Divergent transitions with the regularized horseshoe

Hi all,

I’m working on the regularized horseshoe and it is throwing about 30 divergent transitions. The effective sample sizes and rhats for all parameters are fine. The regression has 10 predictors and n is 4000. I realize this is not the optimal situation to demonstrate the regularized horseshoe, but I am still getting a tiny bit of additional shrinkage in the estimates compared to the horseshoe.

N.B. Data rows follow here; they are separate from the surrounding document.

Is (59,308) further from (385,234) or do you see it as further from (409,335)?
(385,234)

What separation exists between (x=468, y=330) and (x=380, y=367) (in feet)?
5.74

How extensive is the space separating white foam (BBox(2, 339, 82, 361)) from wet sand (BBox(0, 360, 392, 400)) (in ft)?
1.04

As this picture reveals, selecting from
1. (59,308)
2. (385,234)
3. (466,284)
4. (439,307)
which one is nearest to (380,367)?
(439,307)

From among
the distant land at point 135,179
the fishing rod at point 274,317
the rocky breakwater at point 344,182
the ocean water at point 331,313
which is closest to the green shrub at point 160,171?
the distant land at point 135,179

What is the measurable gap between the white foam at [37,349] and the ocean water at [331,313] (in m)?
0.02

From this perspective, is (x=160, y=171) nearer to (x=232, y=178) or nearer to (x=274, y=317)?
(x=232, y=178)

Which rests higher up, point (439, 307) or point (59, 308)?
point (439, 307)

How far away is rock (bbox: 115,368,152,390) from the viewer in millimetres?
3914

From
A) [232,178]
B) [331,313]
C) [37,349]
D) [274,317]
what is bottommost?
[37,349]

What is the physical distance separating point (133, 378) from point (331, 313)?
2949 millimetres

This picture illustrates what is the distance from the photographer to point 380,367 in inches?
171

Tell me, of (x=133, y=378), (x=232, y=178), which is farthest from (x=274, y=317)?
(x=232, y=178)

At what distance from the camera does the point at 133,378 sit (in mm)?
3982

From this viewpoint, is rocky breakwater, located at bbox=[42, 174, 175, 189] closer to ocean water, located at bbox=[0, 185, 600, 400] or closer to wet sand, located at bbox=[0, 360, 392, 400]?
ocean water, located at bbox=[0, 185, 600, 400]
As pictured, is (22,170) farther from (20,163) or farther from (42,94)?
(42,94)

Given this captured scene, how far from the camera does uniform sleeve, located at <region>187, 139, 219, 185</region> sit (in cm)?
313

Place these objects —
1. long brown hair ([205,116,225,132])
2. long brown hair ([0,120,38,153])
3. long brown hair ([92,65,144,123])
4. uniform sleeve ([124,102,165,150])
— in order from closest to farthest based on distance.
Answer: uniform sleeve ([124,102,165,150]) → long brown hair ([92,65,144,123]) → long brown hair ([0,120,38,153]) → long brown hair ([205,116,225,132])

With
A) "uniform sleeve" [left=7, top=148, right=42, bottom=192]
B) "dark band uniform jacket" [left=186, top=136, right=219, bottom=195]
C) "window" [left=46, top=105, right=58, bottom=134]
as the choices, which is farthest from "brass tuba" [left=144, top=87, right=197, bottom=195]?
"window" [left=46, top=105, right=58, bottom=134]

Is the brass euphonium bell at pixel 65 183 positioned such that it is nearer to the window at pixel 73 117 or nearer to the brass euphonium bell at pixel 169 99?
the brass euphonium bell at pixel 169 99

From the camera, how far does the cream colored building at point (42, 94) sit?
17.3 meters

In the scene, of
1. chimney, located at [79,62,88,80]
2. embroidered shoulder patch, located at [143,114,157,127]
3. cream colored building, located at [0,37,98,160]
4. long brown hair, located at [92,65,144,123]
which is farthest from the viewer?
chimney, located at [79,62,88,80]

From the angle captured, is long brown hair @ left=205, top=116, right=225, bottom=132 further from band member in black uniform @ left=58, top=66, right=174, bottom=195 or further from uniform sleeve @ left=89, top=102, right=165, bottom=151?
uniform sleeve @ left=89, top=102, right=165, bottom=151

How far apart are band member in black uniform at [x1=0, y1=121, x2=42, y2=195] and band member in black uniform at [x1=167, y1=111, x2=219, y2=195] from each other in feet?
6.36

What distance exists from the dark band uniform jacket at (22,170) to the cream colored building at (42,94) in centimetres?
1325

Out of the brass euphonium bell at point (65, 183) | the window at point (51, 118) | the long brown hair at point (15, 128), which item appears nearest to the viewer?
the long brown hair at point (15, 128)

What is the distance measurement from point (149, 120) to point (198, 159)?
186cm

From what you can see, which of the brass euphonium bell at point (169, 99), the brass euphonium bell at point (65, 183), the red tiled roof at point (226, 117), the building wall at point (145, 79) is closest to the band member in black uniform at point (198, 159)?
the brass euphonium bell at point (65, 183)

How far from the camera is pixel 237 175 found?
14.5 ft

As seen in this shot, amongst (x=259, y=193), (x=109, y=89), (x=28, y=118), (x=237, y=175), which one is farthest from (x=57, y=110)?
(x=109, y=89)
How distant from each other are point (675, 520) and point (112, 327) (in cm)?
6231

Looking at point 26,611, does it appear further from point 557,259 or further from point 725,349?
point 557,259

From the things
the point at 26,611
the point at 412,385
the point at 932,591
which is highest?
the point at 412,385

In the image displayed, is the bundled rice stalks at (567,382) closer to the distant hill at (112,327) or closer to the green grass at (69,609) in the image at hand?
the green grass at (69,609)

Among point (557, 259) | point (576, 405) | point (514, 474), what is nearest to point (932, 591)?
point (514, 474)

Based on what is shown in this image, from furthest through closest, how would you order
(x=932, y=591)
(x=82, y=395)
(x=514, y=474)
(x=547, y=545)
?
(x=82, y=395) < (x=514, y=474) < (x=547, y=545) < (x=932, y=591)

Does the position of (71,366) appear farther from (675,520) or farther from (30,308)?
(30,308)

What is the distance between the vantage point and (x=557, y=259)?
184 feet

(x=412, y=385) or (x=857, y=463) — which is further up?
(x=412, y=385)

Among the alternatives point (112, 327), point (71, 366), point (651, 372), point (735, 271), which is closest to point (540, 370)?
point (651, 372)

The code is as follows.

modelString = "
data {
  int <lower=1> n;          // number of observations
  int <lower=1> p;          // number of predictors
  real readscore[n];        // outcome
  matrix[n,p] X;            // inputs


transformed data {
  real p0 = 5;
 // real slab_df = 4;
 //  real half_slab_df = 0.5 * slab_df;  

parameters {
  vector[p] beta;
  vector<lower=0>[p] lambda;
  real<lower=0> c2;
  real<lower=0> tau;
  real alpha;
  real<lower=0> sigma;


transformed parameters {
  real tau0 = (p0 / (p - p0)) * (sigma / sqrt(1.0 * n));
  vector[p] lambda_tilde =
     sqrt(c2)  * lambda ./ sqrt(c2 + square(tau) * square(lambda));
model {
  beta ~ normal(0, tau * lambda_tilde);
  lambda ~ cauchy(0, 1);
  c2 ~ inv_gamma(2, 8); 
  tau ~ cauchy(0, tau0);
  alpha ~ normal(0, 2);
  sigma ~ cauchy(0, 1);
  readscore ~ normal(X * beta + alpha, sigma);


// For posterior predictive checking and loo cross-validation
generated quantities {
  vector[n] readscore_rep;
  vector[n] log_lik;
  for (i in 1:n) {
  readscore_rep[i] = normal_rng(alpha + X[i,:] * beta, sigma);
  log_lik[i] = normal_lpdf(readscore[i] | alpha + X[i,:] * beta, sigma);


The code is a slight modification of that given in Betancourt (2018) where instead of specifying the slab scale and slab df, I’m giving c^2 an inverse-gamma (2,8) prior as per a suggestion in Piironen and Vehtari (2017). I have tried the Betancourt code directly and again, the rhats and n_eff values look fine, but it is throwing around the same number of divergent transition warnings. Any thoughts?

Thanks in advance,


1 Like

It’s pretty hard to not get a terrible posterior geometry with the horseshoe model. For extensive discussion into why, including experiments and possible alternatives, see Sparsity Blues.